§ **Supplied entries**
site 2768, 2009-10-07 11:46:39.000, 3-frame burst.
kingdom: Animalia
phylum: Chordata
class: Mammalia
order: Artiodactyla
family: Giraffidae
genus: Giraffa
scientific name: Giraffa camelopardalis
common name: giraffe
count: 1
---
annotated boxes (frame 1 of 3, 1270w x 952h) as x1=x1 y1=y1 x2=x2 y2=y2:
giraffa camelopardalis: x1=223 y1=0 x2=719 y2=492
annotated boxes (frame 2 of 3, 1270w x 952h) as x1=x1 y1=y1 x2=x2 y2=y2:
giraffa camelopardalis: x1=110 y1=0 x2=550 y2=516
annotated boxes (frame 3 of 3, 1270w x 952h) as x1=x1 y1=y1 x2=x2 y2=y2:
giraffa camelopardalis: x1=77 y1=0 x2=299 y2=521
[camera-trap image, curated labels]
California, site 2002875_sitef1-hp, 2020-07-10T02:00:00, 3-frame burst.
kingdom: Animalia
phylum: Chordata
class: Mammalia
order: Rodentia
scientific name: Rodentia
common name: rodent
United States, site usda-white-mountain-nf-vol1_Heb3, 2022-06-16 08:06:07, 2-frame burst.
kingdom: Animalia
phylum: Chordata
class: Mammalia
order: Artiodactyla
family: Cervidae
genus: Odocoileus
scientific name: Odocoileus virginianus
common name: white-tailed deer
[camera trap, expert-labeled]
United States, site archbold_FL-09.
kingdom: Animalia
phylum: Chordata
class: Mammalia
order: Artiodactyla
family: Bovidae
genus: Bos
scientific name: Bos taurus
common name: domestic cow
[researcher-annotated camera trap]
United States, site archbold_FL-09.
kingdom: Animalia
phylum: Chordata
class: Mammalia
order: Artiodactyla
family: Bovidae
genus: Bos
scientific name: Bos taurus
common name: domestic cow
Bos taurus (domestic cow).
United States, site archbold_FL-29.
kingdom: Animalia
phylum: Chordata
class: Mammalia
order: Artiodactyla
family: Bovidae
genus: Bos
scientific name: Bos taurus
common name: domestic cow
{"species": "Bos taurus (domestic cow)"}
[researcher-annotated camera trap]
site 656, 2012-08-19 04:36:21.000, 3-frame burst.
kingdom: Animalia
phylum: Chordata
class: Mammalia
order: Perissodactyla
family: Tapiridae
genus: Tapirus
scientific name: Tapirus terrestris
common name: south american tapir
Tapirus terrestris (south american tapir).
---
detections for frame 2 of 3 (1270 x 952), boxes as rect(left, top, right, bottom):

§ **Work task**
Wherever the word "scientific" turns up in the records, copy out the line it is on.

§ **Exercise response**
scientific name: Giraffa camelopardalis
scientific name: Rodentia
scientific name: Odocoileus virginianus
scientific name: Bos taurus
scientific name: Bos taurus
scientific name: Bos taurus
scientific name: Tapirus terrestris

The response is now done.